**PROBLEM DETAILS:** All of the entries are to be repeated exactly, with no pictures included.

**SUPPLIED RECORDS:**
====

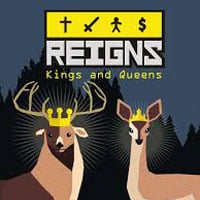 Trainer for Reigns: Kings & Queens [v1.0.1]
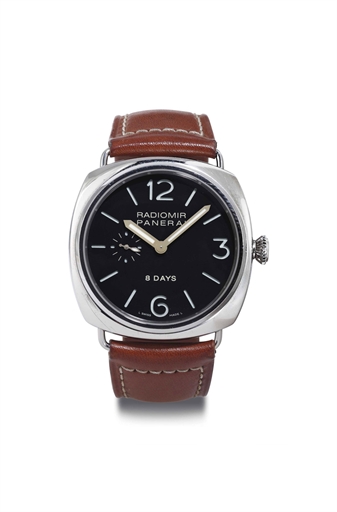 Panerai Radiomir 8 Days Ref. Radiomir 8 Days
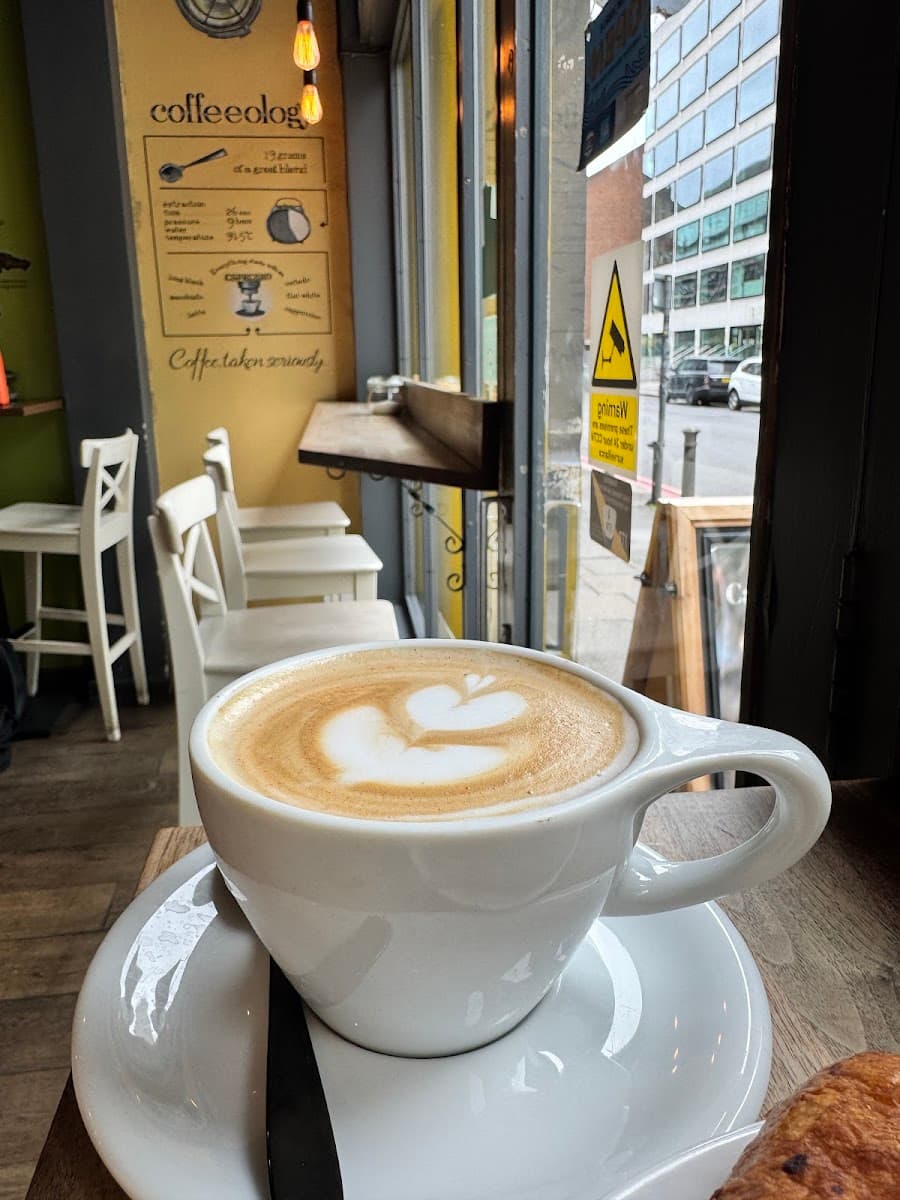 Lincoln Coffee House | Kings Road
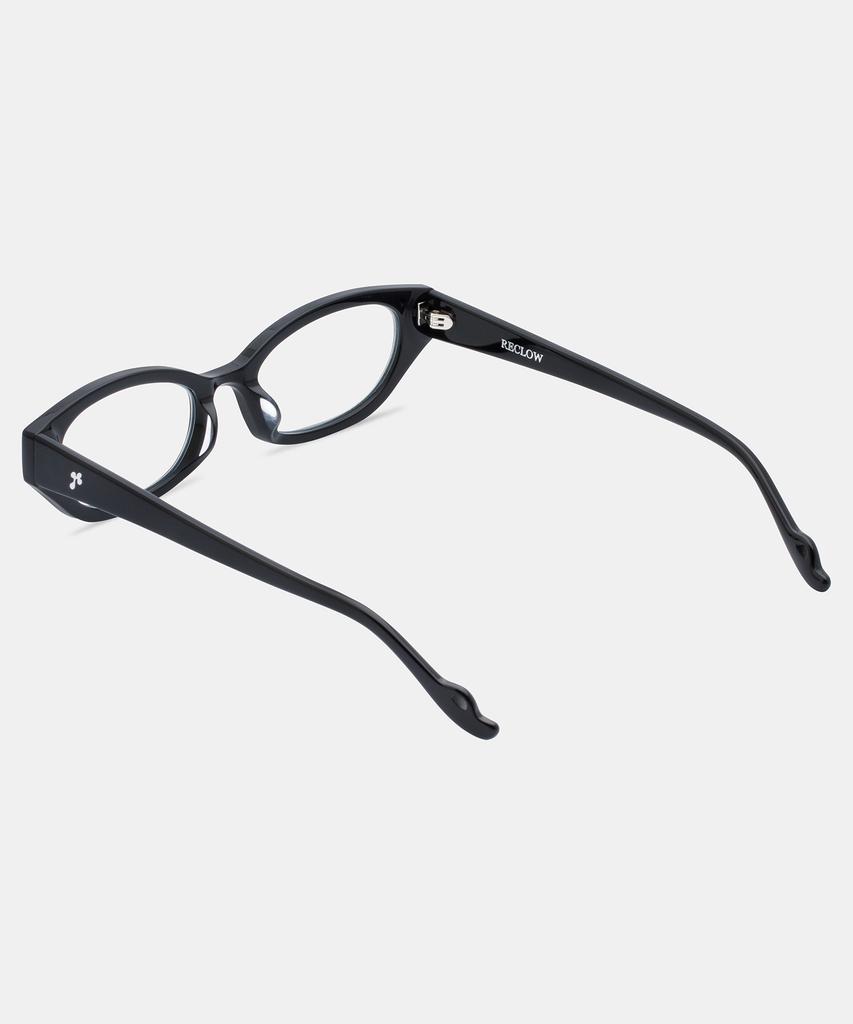 Likkeullou Rc Koret Blue Light Glasses Black
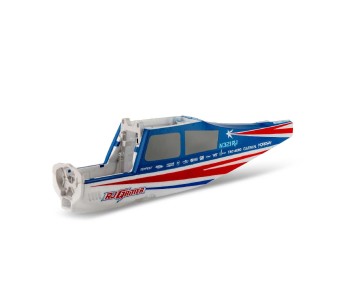 E-Flite Fuselage: Decathlon RJG 1.2m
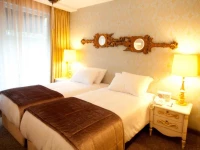 Hypnos Istanbul Design Hotel 4*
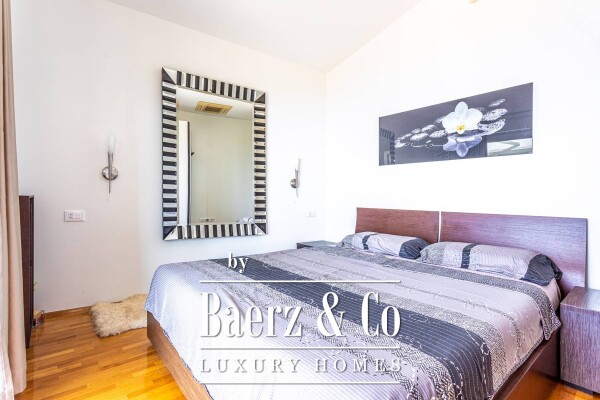 photo 24 Brela beautiful house with swimming pool and panoramic view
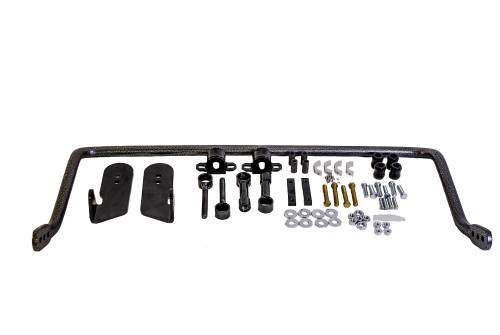 Hellwig Products - 7867 | Hellwig Front Sway Bar Kit (1966-1977 Bronco | 3-4 Inch Lift)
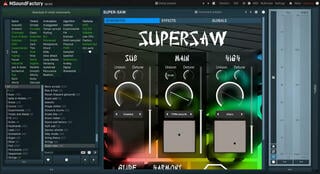 Tonstudio-Software Plug-In Effekt MELDA MSoundFactory (Digitales Produkt)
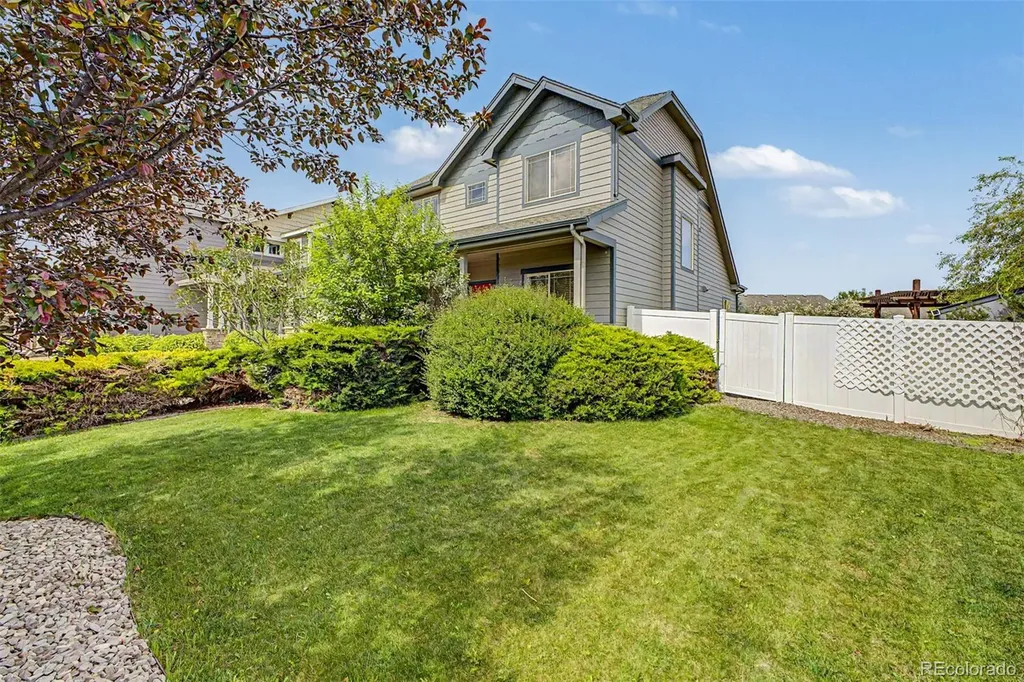 652 Sundance Drive Windsor CO 80550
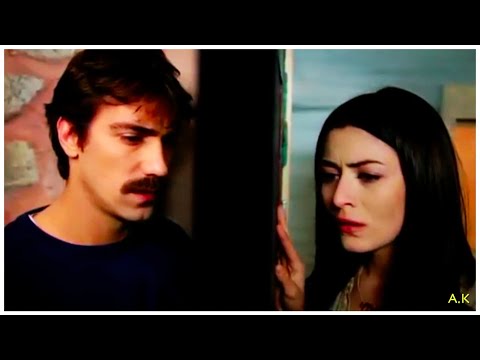 Iffet & Cemil ● Impossible 💔| IFFET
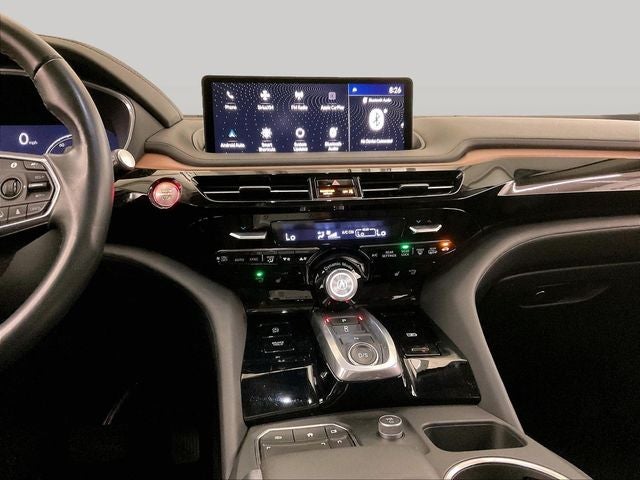 2022 Acura MDX 3.5L SH-AWD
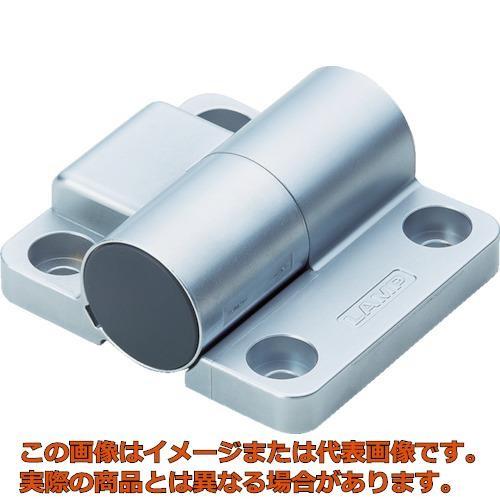 コウヤ 出品 ガラス扉用ブラケット HES3D-G120BKT型 【スガツネ工業】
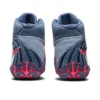 Aggressor 5 „Mist Diva Pink”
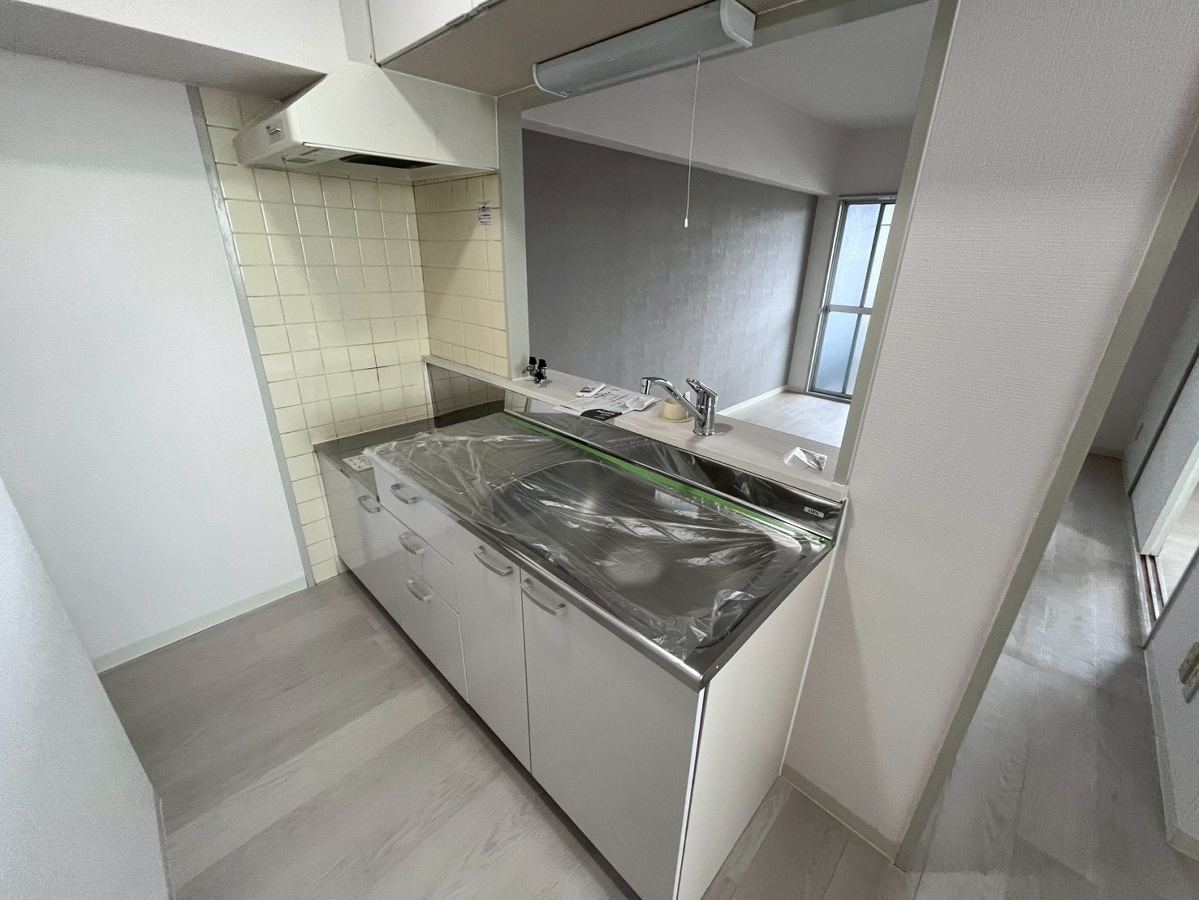 キッチン 写真3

====

**EXPECTED ANSWER:**
 Trainer for Reigns: Kings & Queens [v1.0.1]
 Panerai Radiomir 8 Days Ref. Radiomir 8 Days
 Lincoln Coffee House | Kings Road
 Likkeullou Rc Koret Blue Light Glasses Black
 E-Flite Fuselage: Decathlon RJG 1.2m
 Hypnos Istanbul Design Hotel 4*
 photo 24 Brela beautiful house with swimming pool and panoramic view
 Hellwig Products - 7867 | Hellwig Front Sway Bar Kit (1966-1977 Bronco | 3-4 Inch Lift)
 Tonstudio-Software Plug-In Effekt MELDA MSoundFactory (Digitales Produkt)
 652 Sundance Drive Windsor CO 80550
 Iffet & Cemil ● Impossible 💔| IFFET
 2022 Acura MDX 3.5L SH-AWD
 コウヤ 出品 ガラス扉用ブラケット HES3D-G120BKT型 【スガツネ工業】
 Aggressor 5 „Mist Diva Pink”
 キッチン 写真3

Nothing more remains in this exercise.